• **What you need to do**
Reprint the entries without altering anything.

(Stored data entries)
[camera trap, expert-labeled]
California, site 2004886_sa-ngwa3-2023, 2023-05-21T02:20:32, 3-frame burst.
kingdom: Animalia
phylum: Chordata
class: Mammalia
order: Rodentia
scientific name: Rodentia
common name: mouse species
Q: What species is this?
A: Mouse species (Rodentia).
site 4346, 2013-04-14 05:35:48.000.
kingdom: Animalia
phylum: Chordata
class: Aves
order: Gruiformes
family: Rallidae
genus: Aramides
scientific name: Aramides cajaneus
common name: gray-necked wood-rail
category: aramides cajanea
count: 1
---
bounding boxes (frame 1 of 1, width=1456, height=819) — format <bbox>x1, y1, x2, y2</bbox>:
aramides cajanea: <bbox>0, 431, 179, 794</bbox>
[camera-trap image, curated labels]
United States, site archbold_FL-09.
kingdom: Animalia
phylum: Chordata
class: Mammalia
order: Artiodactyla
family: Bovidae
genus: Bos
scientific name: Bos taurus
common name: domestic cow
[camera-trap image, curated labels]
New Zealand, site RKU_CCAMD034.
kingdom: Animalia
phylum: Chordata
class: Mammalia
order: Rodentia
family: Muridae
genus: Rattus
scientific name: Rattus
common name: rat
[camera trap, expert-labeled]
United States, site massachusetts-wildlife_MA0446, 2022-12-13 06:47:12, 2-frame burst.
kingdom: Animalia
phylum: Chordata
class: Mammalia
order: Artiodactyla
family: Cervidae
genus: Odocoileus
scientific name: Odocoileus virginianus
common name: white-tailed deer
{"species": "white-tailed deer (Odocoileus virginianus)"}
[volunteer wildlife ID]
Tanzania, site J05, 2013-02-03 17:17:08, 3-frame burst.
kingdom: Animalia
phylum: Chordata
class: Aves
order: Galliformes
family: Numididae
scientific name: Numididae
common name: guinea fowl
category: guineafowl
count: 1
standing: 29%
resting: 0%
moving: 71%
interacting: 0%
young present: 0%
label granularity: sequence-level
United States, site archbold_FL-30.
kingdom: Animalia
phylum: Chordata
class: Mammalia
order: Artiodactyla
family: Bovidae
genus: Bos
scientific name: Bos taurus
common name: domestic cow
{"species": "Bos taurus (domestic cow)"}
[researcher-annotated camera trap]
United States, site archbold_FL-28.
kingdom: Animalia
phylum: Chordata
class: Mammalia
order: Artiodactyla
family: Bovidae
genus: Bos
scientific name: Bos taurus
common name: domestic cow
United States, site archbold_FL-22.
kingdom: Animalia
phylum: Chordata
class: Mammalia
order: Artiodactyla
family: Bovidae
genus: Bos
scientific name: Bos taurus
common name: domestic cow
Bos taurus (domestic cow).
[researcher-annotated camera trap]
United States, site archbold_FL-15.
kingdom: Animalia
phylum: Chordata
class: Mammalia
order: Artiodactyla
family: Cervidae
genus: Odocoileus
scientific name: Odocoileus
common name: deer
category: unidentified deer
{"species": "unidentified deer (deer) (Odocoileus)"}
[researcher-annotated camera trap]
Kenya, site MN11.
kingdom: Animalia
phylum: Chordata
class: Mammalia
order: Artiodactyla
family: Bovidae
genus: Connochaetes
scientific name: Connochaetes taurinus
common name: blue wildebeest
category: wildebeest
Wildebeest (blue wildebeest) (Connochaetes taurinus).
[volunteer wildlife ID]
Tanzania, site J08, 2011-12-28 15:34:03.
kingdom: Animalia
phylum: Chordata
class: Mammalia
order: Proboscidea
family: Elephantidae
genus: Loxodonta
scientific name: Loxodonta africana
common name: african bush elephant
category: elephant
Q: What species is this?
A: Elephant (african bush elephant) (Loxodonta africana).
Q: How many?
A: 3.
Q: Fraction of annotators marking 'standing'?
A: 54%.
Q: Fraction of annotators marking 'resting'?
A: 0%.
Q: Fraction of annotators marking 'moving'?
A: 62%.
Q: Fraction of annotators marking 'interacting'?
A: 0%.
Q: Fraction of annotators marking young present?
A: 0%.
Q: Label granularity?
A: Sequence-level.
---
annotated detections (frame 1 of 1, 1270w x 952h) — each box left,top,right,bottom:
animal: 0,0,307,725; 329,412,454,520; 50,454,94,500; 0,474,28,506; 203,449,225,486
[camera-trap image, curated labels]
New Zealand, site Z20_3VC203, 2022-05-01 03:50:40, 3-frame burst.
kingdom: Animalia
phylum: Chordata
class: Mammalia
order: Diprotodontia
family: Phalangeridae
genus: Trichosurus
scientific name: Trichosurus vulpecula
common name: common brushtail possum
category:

• **Your solution**
[camera trap, expert-labeled]
California, site 2004886_sa-ngwa3-2023, 2023-05-21T02:20:32, 3-frame burst.
kingdom: Animalia
phylum: Chordata
class: Mammalia
order: Rodentia
scientific name: Rodentia
common name: mouse species
Q: What species is this?
A: Mouse species (Rodentia).
site 4346, 2013-04-14 05:35:48.000.
kingdom: Animalia
phylum: Chordata
class: Aves
order: Gruiformes
family: Rallidae
genus: Aramides
scientific name: Aramides cajaneus
common name: gray-necked wood-rail
category: aramides cajanea
count: 1
---
bounding boxes (frame 1 of 1, width=1456, height=819) — format <bbox>x1, y1, x2, y2</bbox>:
aramides cajanea: <bbox>0, 431, 179, 794</bbox>
[camera-trap image, curated labels]
United States, site archbold_FL-09.
kingdom: Animalia
phylum: Chordata
class: Mammalia
order: Artiodactyla
family: Bovidae
genus: Bos
scientific name: Bos taurus
common name: domestic cow
[camera-trap image, curated labels]
New Zealand, site RKU_CCAMD034.
kingdom: Animalia
phylum: Chordata
class: Mammalia
order: Rodentia
family: Muridae
genus: Rattus
scientific name: Rattus
common name: rat
[camera trap, expert-labeled]
United States, site massachusetts-wildlife_MA0446, 2022-12-13 06:47:12, 2-frame burst.
kingdom: Animalia
phylum: Chordata
class: Mammalia
order: Artiodactyla
family: Cervidae
genus: Odocoileus
scientific name: Odocoileus virginianus
common name: white-tailed deer
{"species": "white-tailed deer (Odocoileus virginianus)"}
[volunteer wildlife ID]
Tanzania, site J05, 2013-02-03 17:17:08, 3-frame burst.
kingdom: Animalia
phylum: Chordata
class: Aves
order: Galliformes
family: Numididae
scientific name: Numididae
common name: guinea fowl
category: guineafowl
count: 1
standing: 29%
resting: 0%
moving: 71%
interacting: 0%
young present: 0%
label granularity: sequence-level
United States, site archbold_FL-30.
kingdom: Animalia
phylum: Chordata
class: Mammalia
order: Artiodactyla
family: Bovidae
genus: Bos
scientific name: Bos taurus
common name: domestic cow
{"species": "Bos taurus (domestic cow)"}
[researcher-annotated camera trap]
United States, site archbold_FL-28.
kingdom: Animalia
phylum: Chordata
class: Mammalia
order: Artiodactyla
family: Bovidae
genus: Bos
scientific name: Bos taurus
common name: domestic cow
United States, site archbold_FL-22.
kingdom: Animalia
phylum: Chordata
class: Mammalia
order: Artiodactyla
family: Bovidae
genus: Bos
scientific name: Bos taurus
common name: domestic cow
Bos taurus (domestic cow).
[researcher-annotated camera trap]
United States, site archbold_FL-15.
kingdom: Animalia
phylum: Chordata
class: Mammalia
order: Artiodactyla
family: Cervidae
genus: Odocoileus
scientific name: Odocoileus
common name: deer
category: unidentified deer
{"species": "unidentified deer (deer) (Odocoileus)"}
[researcher-annotated camera trap]
Kenya, site MN11.
kingdom: Animalia
phylum: Chordata
class: Mammalia
order: Artiodactyla
family: Bovidae
genus: Connochaetes
scientific name: Connochaetes taurinus
common name: blue wildebeest
category: wildebeest
Wildebeest (blue wildebeest) (Connochaetes taurinus).
[volunteer wildlife ID]
Tanzania, site J08, 2011-12-28 15:34:03.
kingdom: Animalia
phylum: Chordata
class: Mammalia
order: Proboscidea
family: Elephantidae
genus: Loxodonta
scientific name: Loxodonta africana
common name: african bush elephant
category: elephant
Q: What species is this?
A: Elephant (african bush elephant) (Loxodonta africana).
Q: How many?
A: 3.
Q: Fraction of annotators marking 'standing'?
A: 54%.
Q: Fraction of annotators marking 'resting'?
A: 0%.
Q: Fraction of annotators marking 'moving'?
A: 62%.
Q: Fraction of annotators marking 'interacting'?
A: 0%.
Q: Fraction of annotators marking young present?
A: 0%.
Q: Label granularity?
A: Sequence-level.
---
annotated detections (frame 1 of 1, 1270w x 952h) — each box left,top,right,bottom:
animal: 0,0,307,725; 329,412,454,520; 50,454,94,500; 0,474,28,506; 203,449,225,486
[camera-trap image, curated labels]
New Zealand, site Z20_3VC203, 2022-05-01 03:50:40, 3-frame burst.
kingdom: Animalia
phylum: Chordata
class: Mammalia
order: Diprotodontia
family: Phalangeridae
genus: Trichosurus
scientific name: Trichosurus vulpecula
common name: common brushtail possum
category:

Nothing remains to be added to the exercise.